[Records on scene geometry]

● ● ● ●

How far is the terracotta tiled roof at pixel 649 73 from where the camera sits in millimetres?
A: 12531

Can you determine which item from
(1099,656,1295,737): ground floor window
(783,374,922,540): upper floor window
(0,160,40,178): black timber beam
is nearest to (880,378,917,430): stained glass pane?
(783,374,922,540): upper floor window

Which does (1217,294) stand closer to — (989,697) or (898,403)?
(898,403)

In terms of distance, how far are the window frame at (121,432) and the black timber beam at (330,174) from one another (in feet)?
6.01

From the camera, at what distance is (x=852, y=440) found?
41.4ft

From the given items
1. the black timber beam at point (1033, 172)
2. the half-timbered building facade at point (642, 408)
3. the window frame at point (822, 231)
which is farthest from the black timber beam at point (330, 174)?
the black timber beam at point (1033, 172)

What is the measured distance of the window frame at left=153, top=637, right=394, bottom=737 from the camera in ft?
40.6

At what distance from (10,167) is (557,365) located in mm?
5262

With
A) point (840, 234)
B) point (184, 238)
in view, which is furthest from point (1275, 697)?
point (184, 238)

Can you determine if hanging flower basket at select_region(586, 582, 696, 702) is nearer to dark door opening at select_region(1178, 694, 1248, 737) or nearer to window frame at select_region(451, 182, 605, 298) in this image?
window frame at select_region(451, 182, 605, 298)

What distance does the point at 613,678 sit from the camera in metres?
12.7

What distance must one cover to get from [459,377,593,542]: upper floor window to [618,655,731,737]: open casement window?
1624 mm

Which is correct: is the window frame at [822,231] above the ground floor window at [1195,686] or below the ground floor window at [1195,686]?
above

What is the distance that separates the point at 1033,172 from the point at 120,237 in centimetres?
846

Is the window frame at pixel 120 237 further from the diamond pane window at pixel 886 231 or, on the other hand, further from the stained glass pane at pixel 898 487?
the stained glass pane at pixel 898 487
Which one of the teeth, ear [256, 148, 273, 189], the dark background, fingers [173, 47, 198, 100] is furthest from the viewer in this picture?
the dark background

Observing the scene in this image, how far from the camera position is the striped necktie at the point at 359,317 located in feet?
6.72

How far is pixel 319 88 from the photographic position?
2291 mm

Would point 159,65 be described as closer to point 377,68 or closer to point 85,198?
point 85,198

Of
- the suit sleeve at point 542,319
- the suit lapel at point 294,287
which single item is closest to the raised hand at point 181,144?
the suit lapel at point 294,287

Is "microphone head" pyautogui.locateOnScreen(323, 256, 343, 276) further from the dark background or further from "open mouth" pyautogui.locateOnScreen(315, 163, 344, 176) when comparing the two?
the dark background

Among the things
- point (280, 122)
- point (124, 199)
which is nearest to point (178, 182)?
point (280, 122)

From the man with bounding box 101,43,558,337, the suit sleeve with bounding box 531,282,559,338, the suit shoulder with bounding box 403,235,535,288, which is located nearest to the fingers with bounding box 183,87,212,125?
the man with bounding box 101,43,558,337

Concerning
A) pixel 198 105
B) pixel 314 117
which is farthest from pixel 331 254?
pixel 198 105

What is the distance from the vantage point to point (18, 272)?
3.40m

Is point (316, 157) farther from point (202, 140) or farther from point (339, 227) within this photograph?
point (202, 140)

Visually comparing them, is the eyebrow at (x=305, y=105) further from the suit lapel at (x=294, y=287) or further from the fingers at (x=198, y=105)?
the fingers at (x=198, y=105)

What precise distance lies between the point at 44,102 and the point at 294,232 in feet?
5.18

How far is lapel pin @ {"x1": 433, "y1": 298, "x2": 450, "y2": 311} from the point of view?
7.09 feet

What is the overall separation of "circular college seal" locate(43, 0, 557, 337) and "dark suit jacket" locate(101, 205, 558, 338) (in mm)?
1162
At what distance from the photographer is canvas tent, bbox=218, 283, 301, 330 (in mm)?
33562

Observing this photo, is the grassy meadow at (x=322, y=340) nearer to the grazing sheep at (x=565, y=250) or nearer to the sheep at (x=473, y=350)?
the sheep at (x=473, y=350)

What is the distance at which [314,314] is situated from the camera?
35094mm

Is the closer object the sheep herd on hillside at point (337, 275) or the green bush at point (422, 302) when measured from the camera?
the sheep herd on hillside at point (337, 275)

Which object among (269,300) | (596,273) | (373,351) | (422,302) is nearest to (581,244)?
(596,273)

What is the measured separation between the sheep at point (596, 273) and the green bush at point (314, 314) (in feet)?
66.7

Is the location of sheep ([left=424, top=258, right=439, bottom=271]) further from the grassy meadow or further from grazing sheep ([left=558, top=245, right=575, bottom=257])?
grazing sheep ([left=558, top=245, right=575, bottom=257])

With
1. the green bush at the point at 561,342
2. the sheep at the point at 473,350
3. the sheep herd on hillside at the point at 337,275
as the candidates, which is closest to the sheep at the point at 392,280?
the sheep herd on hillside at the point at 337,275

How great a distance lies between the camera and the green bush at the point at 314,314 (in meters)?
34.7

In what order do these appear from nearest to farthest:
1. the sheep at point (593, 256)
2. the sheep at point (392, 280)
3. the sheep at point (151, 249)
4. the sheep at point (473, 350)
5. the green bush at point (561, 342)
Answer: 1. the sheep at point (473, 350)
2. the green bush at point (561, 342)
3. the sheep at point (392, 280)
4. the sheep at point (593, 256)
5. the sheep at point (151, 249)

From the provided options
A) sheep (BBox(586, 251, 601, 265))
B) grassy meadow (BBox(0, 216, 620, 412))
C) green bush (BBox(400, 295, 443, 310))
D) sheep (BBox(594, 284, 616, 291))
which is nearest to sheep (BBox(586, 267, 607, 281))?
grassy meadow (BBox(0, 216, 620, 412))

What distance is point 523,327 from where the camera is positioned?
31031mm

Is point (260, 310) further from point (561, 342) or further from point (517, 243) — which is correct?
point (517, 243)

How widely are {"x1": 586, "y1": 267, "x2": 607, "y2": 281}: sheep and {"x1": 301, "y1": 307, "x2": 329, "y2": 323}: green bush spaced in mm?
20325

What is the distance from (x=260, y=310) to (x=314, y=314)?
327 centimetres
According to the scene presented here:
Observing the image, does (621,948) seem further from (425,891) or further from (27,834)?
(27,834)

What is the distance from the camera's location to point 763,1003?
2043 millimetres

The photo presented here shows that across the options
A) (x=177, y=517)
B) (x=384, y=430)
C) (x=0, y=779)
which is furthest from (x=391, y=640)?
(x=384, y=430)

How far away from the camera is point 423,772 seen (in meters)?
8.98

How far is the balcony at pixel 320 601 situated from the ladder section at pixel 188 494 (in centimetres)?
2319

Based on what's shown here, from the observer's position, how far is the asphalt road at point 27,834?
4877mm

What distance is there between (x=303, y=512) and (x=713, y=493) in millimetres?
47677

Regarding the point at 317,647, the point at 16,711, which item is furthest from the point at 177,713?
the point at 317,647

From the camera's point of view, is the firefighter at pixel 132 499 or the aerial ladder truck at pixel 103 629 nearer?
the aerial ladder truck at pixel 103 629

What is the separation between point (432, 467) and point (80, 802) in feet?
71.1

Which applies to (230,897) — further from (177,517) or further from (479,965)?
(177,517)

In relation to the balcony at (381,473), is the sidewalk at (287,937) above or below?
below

● ● ● ●

▶ To be done:
Transfer everything from the line containing "Is point (260, 310)" down to the line containing "2043 millimetres", records and answers alike, adding 140 to every number in the answers, including both point coordinates and distance values.

▶ Exercise response:
Is point (260, 310) further from point (561, 342) or further from point (517, 243) — which is correct?
point (657, 383)

How widely are {"x1": 586, "y1": 267, "x2": 607, "y2": 281}: sheep and {"x1": 301, "y1": 307, "x2": 329, "y2": 323}: green bush spaced in mm?
20465

What is the distance from (x=260, y=310) to (x=314, y=314)?
467 centimetres
According to the scene presented here:
Observing the image, does (621,948) seem further from (425,891) or further from (27,834)?
(167,974)

What is the distance from the camera's location to point 763,1003?
2183 millimetres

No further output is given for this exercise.